▶ _Problem_: Turn the records below into a numbered list with one line per item, leaving out the blank lines.
- - -
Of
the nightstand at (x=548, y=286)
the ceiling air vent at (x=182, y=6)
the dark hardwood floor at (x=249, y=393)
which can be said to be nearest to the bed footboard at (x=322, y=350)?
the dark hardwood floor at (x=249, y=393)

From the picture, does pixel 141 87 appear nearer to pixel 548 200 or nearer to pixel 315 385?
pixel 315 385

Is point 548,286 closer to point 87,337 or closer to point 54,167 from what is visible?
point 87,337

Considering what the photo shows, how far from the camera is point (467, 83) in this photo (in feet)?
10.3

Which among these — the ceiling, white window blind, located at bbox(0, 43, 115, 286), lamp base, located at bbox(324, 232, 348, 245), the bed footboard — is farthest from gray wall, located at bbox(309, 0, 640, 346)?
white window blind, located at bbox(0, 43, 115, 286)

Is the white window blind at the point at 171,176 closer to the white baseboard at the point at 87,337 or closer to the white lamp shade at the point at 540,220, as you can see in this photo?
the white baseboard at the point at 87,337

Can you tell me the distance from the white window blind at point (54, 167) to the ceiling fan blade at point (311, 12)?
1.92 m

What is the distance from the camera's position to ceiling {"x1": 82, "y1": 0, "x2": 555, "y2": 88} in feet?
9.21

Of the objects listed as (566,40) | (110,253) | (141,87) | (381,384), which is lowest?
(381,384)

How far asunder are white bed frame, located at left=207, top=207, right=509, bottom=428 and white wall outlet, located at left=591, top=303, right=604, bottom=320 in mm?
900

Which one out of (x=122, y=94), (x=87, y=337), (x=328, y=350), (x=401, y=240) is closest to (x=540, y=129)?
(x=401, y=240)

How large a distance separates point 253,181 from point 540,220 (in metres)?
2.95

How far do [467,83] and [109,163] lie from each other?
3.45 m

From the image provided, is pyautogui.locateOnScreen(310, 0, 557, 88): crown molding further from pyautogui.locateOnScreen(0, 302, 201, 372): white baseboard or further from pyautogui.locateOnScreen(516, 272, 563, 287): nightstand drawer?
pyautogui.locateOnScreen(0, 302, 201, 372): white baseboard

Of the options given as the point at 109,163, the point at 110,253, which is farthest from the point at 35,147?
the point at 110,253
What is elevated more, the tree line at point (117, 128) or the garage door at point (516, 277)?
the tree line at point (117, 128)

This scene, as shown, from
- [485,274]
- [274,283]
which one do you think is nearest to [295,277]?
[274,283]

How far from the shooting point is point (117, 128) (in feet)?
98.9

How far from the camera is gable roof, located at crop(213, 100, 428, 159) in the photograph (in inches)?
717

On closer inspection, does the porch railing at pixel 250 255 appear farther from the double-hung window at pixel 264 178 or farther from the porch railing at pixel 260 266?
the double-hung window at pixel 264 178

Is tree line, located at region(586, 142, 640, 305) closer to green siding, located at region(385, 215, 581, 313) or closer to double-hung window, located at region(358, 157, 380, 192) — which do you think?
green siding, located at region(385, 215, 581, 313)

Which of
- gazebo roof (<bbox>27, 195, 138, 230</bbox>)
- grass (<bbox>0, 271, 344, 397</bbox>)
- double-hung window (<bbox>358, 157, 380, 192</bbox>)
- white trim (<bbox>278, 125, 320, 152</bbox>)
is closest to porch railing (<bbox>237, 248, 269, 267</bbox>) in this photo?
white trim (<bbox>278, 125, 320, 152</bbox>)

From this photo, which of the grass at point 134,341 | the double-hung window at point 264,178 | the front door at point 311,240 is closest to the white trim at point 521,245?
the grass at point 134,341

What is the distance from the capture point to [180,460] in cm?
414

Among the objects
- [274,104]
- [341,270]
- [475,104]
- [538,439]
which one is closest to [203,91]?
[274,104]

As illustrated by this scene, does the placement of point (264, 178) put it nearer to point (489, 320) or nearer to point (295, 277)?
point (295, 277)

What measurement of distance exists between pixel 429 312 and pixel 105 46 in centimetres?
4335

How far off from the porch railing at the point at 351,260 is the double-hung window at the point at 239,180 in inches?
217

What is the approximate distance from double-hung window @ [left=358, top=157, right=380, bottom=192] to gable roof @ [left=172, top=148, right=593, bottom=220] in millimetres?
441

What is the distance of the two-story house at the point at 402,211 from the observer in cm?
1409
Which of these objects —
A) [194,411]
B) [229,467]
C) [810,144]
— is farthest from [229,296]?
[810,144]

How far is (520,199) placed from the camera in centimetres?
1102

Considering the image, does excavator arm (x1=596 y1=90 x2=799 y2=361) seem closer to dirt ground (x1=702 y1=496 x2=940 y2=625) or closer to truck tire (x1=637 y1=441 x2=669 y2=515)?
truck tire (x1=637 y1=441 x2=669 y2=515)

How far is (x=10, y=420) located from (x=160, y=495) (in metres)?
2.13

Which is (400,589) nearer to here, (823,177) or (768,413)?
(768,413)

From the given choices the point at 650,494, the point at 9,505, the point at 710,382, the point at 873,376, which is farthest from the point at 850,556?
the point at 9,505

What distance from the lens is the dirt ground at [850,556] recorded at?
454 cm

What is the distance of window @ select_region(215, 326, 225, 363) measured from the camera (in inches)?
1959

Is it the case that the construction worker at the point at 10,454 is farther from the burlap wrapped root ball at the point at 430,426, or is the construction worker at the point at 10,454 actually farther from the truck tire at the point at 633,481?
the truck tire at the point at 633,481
- - -
▶ _Worked answer_:
1. Of
2. the nightstand at (x=548, y=286)
3. the ceiling air vent at (x=182, y=6)
4. the dark hardwood floor at (x=249, y=393)
5. which can be said to be nearest to the bed footboard at (x=322, y=350)?
6. the dark hardwood floor at (x=249, y=393)
7. From the picture, does pixel 141 87 appear nearer to pixel 548 200 or nearer to pixel 315 385?
8. pixel 315 385
9. Is point 548,286 closer to point 87,337 or closer to point 54,167 from what is visible?
10. point 87,337
11. Considering what the photo shows, how far from the camera is point (467, 83) in this photo (in feet)?
12. 10.3
13. Which among these — the ceiling, white window blind, located at bbox(0, 43, 115, 286), lamp base, located at bbox(324, 232, 348, 245), the bed footboard — is farthest from gray wall, located at bbox(309, 0, 640, 346)?
14. white window blind, located at bbox(0, 43, 115, 286)
15. Is the white window blind at the point at 171,176 closer to the white baseboard at the point at 87,337 or closer to the white lamp shade at the point at 540,220, as you can see in this photo?
16. the white baseboard at the point at 87,337
17. Can you tell me the distance from the white window blind at point (54, 167) to the ceiling fan blade at point (311, 12)?
18. 1.92 m
19. What is the distance from the camera's position to ceiling {"x1": 82, "y1": 0, "x2": 555, "y2": 88} in feet?
20. 9.21
21. Of the objects listed as (566,40) | (110,253) | (141,87) | (381,384), which is lowest?
22. (381,384)
23. How far asunder are white bed frame, located at left=207, top=207, right=509, bottom=428 and white wall outlet, located at left=591, top=303, right=604, bottom=320 in mm?
24. 900
25. Which one out of (x=122, y=94), (x=87, y=337), (x=328, y=350), (x=401, y=240) is closest to (x=540, y=129)?
26. (x=401, y=240)
27. How large a distance separates point 253,181 from point 540,220 (in metres)?
28. 2.95
29. How far do [467,83] and [109,163] lie from each other?
30. 3.45 m
31. From the image provided, is pyautogui.locateOnScreen(310, 0, 557, 88): crown molding further from pyautogui.locateOnScreen(0, 302, 201, 372): white baseboard or further from pyautogui.locateOnScreen(516, 272, 563, 287): nightstand drawer?
32. pyautogui.locateOnScreen(0, 302, 201, 372): white baseboard
33. Of the options given as the point at 109,163, the point at 110,253, which is farthest from the point at 35,147?
34. the point at 110,253
35. What is elevated more, the tree line at point (117, 128) or the garage door at point (516, 277)?
36. the tree line at point (117, 128)
37. This scene, as shown, from
38. - [485,274]
39. - [274,283]
40. which one do you think is nearest to [295,277]?
41. [274,283]
42. How far from the shooting point is point (117, 128) (in feet)?
43. 98.9
44. How far from the camera is gable roof, located at crop(213, 100, 428, 159) in the photograph (in inches)?
45. 717
46. On closer inspection, does the porch railing at pixel 250 255 appear farther from the double-hung window at pixel 264 178 or farther from the porch railing at pixel 260 266?
47. the double-hung window at pixel 264 178
48. Is tree line, located at region(586, 142, 640, 305) closer to green siding, located at region(385, 215, 581, 313) or closer to double-hung window, located at region(358, 157, 380, 192) — which do you think?
49. green siding, located at region(385, 215, 581, 313)
50. Which of
51. - gazebo roof (<bbox>27, 195, 138, 230</bbox>)
52. - grass (<bbox>0, 271, 344, 397</bbox>)
53. - double-hung window (<bbox>358, 157, 380, 192</bbox>)
54. - white trim (<bbox>278, 125, 320, 152</bbox>)
55. is closest to porch railing (<bbox>237, 248, 269, 267</bbox>) in this photo?
56. white trim (<bbox>278, 125, 320, 152</bbox>)
57. From this photo, which of the grass at point 134,341 | the double-hung window at point 264,178 | the front door at point 311,240 is closest to the white trim at point 521,245?
58. the grass at point 134,341
59. What is the distance from the capture point to [180,460] in cm?
60. 414
61. Among the objects
62. - [274,104]
63. - [341,270]
64. - [475,104]
65. - [538,439]
66. which one is closest to [203,91]?
67. [274,104]
68. As illustrated by this scene, does the placement of point (264, 178) put it nearer to point (489, 320) or nearer to point (295, 277)?
69. point (295, 277)
70. What measurement of distance exists between pixel 429 312 and pixel 105 46 in centimetres?
71. 4335
72. How far off from the porch railing at the point at 351,260 is the double-hung window at the point at 239,180 in inches?
73. 217
74. What is the approximate distance from double-hung window @ [left=358, top=157, right=380, bottom=192] to gable roof @ [left=172, top=148, right=593, bottom=220] in millimetres?
75. 441
76. What is the distance of the two-story house at the point at 402,211 from the observer in cm?
77. 1409
78. Which of these objects —
79. A) [194,411]
80. B) [229,467]
81. C) [810,144]
82. — is farthest from [229,296]?
83. [810,144]
84. How far is (520,199) placed from the camera in centimetres?
85. 1102
86. Considering the image, does excavator arm (x1=596 y1=90 x2=799 y2=361) seem closer to dirt ground (x1=702 y1=496 x2=940 y2=625) or closer to truck tire (x1=637 y1=441 x2=669 y2=515)?
87. truck tire (x1=637 y1=441 x2=669 y2=515)
88. How far is (x=10, y=420) located from (x=160, y=495) (in metres)?
89. 2.13
90. Which is (400,589) nearer to here, (823,177) or (768,413)?
91. (768,413)
92. From the given choices the point at 650,494, the point at 9,505, the point at 710,382, the point at 873,376, which is farthest from the point at 850,556?
93. the point at 9,505
94. What distance from the lens is the dirt ground at [850,556] recorded at?
95. 454 cm
96. What is the distance of window @ select_region(215, 326, 225, 363) measured from the camera (in inches)?
97. 1959
98. Is it the case that the construction worker at the point at 10,454 is farther from the burlap wrapped root ball at the point at 430,426, or is the construction worker at the point at 10,454 actually farther from the truck tire at the point at 633,481?
99. the truck tire at the point at 633,481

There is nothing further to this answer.